_Tasks_
1) From the piece on the Lancaster County Convention Center, reproduce word for word the part that opens with the words "A striking irony" and closes with "millions of dollars.".
2) Resume the piece on the Lancaster County Convention Center and Marriott Hotel project, starting right after its last sentence.

_Text block_
(Thirty-seventh in a series)

by Christiaan Hart-Nibbrig

A striking irony in the saga of the Lancaster County Convention Center and Marriott Hotel is that, in mostly Republican ‘less government’ Lancaster County, the “private-public” downtown project has been paid for almost entirely with taxpayer money and guarantees.

Until the School Board of Lancaster voted down Penn Square Partners’ tax abatement proposal in March of 2005, literally every governmental body that came into contact with this project – at the city, county, and state levels – bowed to the demands of Penn Square Partners, the private hotel investors.

And each time the project grew in size, or scope, or cost, the project’s sponsors, Republicans plus Democrat Assemblyman Mike Sturla, sunk their hands further into the pockets of the common Pennsylvania taxpayer. The “private” partners’ windfall from “the government” has been on the scale of many tens of millions of dollars.

The melodramatic (and phony) resurrection of the project, announced the day after Easter, 2005, relied on the transfer of title ownership of the former Watt & Shand Building from Penn Square Partners (PSP) to the city of Lancaster, through one of its agencies, the Redevelopment Authority of the City of Lancaster (RACL).

The move, touted as something of an ‘end-run’ against the county commissioners’ challenges and a recalcitrant school board, called for RACL to purchase the building from Penn Square Partners for $6.8 million. The Partners originally bought the building for $1.25 million in 1998.  The difference in prices allegedly reflected the costs incurred to date by PSP.

The sale to RACL would remove the building from the property tax rolls, an even better deal for PSP than the school district TIF plan, which would have only abated property taxes for 20 years.  Furthermore, the partners who had offered $200,000 annually in payments in lieu of taxes to the school district was now out from under the obligation.

_Records provided_

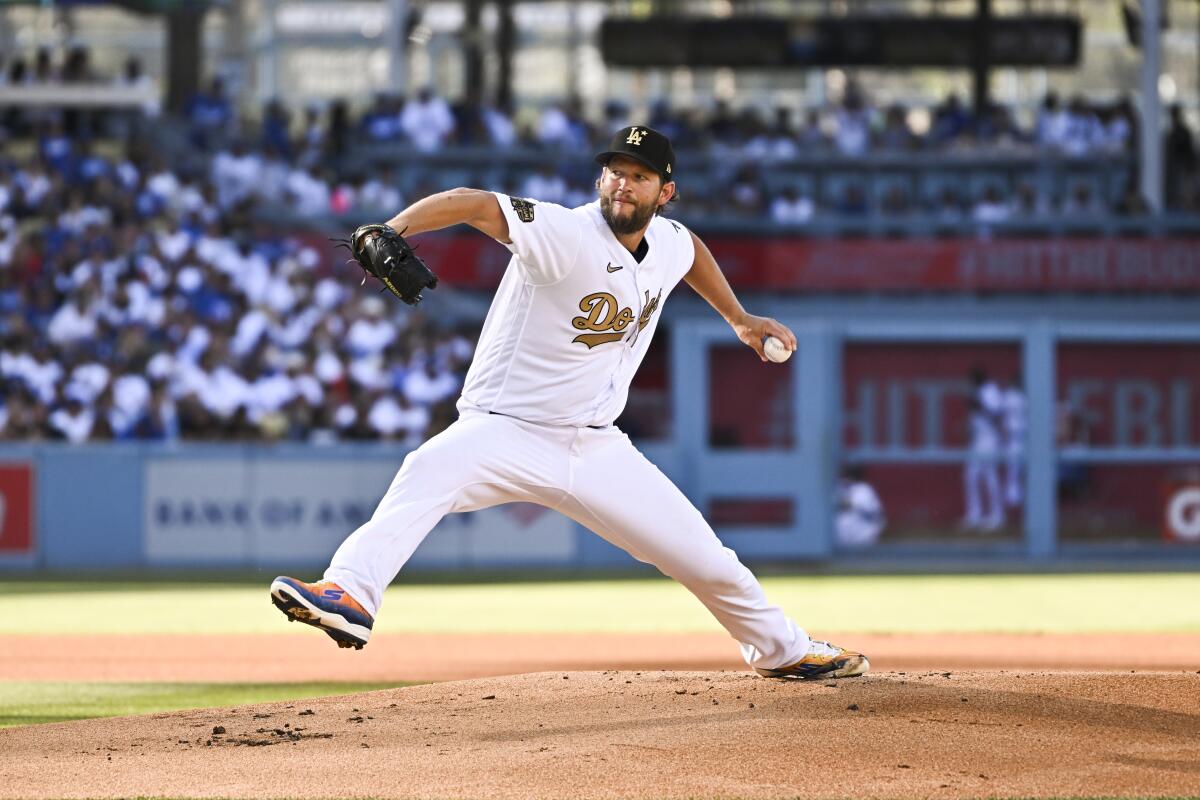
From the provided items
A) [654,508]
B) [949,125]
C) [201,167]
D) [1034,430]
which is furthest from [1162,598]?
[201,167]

* * *

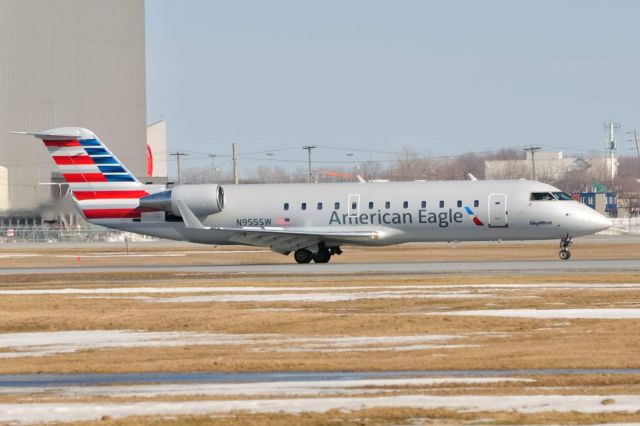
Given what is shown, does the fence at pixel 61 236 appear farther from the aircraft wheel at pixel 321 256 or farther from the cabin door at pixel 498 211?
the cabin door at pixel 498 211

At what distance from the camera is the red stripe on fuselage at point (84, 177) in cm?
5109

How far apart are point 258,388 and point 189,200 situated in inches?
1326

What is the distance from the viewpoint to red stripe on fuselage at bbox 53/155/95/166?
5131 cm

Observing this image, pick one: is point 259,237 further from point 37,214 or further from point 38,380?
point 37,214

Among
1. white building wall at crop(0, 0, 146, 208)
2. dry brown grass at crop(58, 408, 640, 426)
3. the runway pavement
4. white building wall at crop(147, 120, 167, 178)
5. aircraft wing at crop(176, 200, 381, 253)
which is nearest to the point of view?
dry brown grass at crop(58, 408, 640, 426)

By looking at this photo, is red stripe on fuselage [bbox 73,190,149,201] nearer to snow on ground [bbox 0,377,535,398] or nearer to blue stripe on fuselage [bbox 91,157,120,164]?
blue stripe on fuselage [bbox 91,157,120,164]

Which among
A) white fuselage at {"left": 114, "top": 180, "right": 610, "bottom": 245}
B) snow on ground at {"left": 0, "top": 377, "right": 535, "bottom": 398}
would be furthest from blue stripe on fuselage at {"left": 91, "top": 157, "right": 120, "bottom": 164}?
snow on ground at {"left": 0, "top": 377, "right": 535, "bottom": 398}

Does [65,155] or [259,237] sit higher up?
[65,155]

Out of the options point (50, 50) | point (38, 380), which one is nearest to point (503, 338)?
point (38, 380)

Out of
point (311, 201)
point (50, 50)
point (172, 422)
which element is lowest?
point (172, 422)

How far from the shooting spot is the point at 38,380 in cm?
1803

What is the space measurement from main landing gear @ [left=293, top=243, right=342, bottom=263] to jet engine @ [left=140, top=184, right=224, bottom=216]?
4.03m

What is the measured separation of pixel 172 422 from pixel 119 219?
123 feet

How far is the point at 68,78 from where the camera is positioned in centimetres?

==

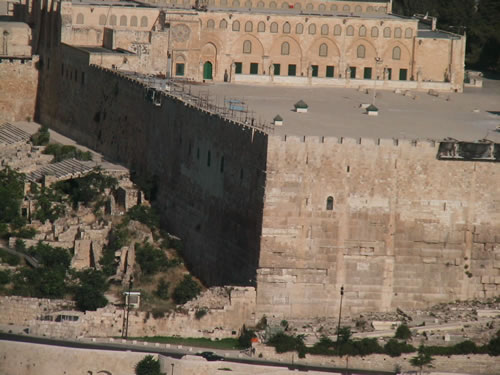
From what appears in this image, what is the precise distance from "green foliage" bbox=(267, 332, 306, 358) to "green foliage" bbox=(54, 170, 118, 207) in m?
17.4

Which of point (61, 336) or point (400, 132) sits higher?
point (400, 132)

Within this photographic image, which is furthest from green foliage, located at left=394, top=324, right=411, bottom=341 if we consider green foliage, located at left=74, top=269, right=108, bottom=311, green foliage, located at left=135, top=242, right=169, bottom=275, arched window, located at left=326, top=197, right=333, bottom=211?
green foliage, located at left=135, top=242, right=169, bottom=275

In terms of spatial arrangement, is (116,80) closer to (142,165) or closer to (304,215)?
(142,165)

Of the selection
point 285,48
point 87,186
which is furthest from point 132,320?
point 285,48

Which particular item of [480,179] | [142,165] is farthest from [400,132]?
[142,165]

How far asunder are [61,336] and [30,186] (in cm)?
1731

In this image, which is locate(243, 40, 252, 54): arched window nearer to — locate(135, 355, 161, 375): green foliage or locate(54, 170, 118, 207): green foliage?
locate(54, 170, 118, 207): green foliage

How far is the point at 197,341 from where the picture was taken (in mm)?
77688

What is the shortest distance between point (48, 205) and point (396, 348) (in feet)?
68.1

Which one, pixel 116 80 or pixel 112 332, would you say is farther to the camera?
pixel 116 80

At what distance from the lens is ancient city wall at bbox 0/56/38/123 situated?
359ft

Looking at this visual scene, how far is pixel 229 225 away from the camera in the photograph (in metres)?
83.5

_Results for each task_
1)
A striking irony in the saga of the Lancaster County Convention Center and Marriott Hotel is that, in mostly Republican ‘less government’ Lancaster County, the “private-public” downtown project has been paid for almost entirely with taxpayer money and guarantees.

Until the School Board of Lancaster voted down Penn Square Partners’ tax abatement proposal in March of 2005, literally every governmental body that came into contact with this project – at the city, county, and state levels – bowed to the demands of Penn Square Partners, the private hotel investors.

And each time the project grew in size, or scope, or cost, the project’s sponsors, Republicans plus Democrat Assemblyman Mike Sturla, sunk their hands further into the pockets of the common Pennsylvania taxpayer. The “private” partners’ windfall from “the government” has been on the scale of many tens of millions of dollars.

2)
With city ownership of the building, RACL would now apply for state loans or bonds on two issues of $24 million and $12 million, totaling $36 million. The bonds for the $12 million issue would be funneled through the Department of Community and Economic Development under the Infrastructure and Facilities Improvement Program (IFIP), ratified in 1990. The IFIP was intended as a state financial assistance program in which the Pennsylvania Department of Community and Economic Development (“DCED”) provides multi-year grants to eligible applicants. Grant recipients through this program sell bonds to finance qualifying “infrastructure and facilities” expenses, and then uses grant funds from DCED to pay debt service on the IFIP bonds.

The IFIP statute was altered in July, 2004, with the amendment commonly known as ‘Act 23.’

The principal author of the Act 23 amendment [12 Pa.C.S. §3406(b)(11)] was Sen. David Brightbill, a Lancaster County Republican.  Brightbill’s amendment added language allowing “convention centers” and “hotel establishments” to fall within the IFIP funding guidelines. (Brightbill went to work for the Stevens & Lee law firm, counsel for the Convention Center Authority, after leaving the legislature in 2007. Sen. Gibson Armstrong was also a co-sponsor of Act 23.)

Through the program, and under Act 23, RACL planned to apply for one bond for $12 million – to be serviced by anticipated annual state grants predicated upon projected tax collections by the state generated directly and indirectly by the project over a 20-year period. Then RACL was to apply for a second bond of $24 million from conventional sources.

The new arrangements meant Penn Square Partners would be reimbursing RACL for debt service payments on the $24 million conventional bond and pay no property taxes for 20 years. After 20 years, the Partners had the option of buying the hotel for a small fraction ($2.5 million) of the property’s likely appraised value at that time.

If the partners couldn’t make the debt payments on the $24 million bond issue, the city of Lancaster was responsible for making the payments. The City also agreed to waive all applicable fees, including for building permits.   The fee waivers would exceed a million dollars.

The project was now in the hands of the city, which was then led by ardent project supporter, Mayor Charlie Smithgall, and the Republican dominated, pro-project Lancaster City Council.

On April 12, 2005, when the city council approved submitting the Act 23 bond applications, the sponsors erroneously thought the money was as good as in the bank.

Normally, the city controller of a small city has the role of overseeing the accounting and financial systems of the municipality. It is the role of an accountant. In Lancaster, it is an elected position. Usually the controller comes in with the mayor of a city. It is a low profile, part-time position.

When Charlie Smithgall was elected in 1997, his victory and re-election brought his administration the entire Republican slate. The controller on the ticket was a middle-aged, bearded, rather stiff, former West Virginian named Robert B. “RB” Campbell.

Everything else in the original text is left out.